- YOLO CPU Running Time Reduction: Basic Knowledge and Strategies
- Build Personal Deep Learning Rig: GTX 1080 + Ubuntu 16.04 + CUDA 8.0RC + CuDnn 7 + Tensorflow/Mxnet/Caffe/Darknet
- Recurrent YOLO for Object Tracking [Project Page][Arxiv][Github]
- SSD in MxNet with C++ test modules [Github], by my roomie [Zhi Zhang]
- LightTrack: Online Human Pose Tracking [Project Page][Arxiv][Github]
YOLO, short for You Only Look Once, is a real-time object recognition algorithm proposed in paper You Only Look Once: Unified, Real-Time Object Detection , by Joseph Redmon, Santosh Divvala, Ross Girshick, Ali Farhadi.

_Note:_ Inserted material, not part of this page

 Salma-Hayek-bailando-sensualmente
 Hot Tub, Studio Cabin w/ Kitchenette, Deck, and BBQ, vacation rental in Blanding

As was discussed in my previous post (in Chinese), the Jetson TX1 from NVIDIA is a boost to the application of deep learning on mobile devices and embedded systems. Many potentially inspiring products are approaching, one of which, to name with, is the real-time realization of computer vision tasks on mobile devices. Imagine the real-time abnormal action recognition under surveillance cameras, the real-time scene text recognition by smart glasses, or the real-time object recognition by smart vehicles or robots. Not excited? How about this, the real-time computer vision tasks on egocentric videos, or on your AR and even VR devices. Imagine you watch a clip of video shot by Kespry (What is this?) , you experience how Messi beat less than a dozen players and scored a goal. This can be used for educational purposes, where you stand in a player’s shoes, study how he/she observes the real-time circumstances and handles the ball. (If you are considering a patent, please put my name to the end of the inventors list.)
That being said, I assume you have at least some interest of this post. It has been illustrated by the author how to quickly run the code, while this article is about how to immediately start training YOLO with our own data and object classes, in order to apply object recognition to some specific real-world problems.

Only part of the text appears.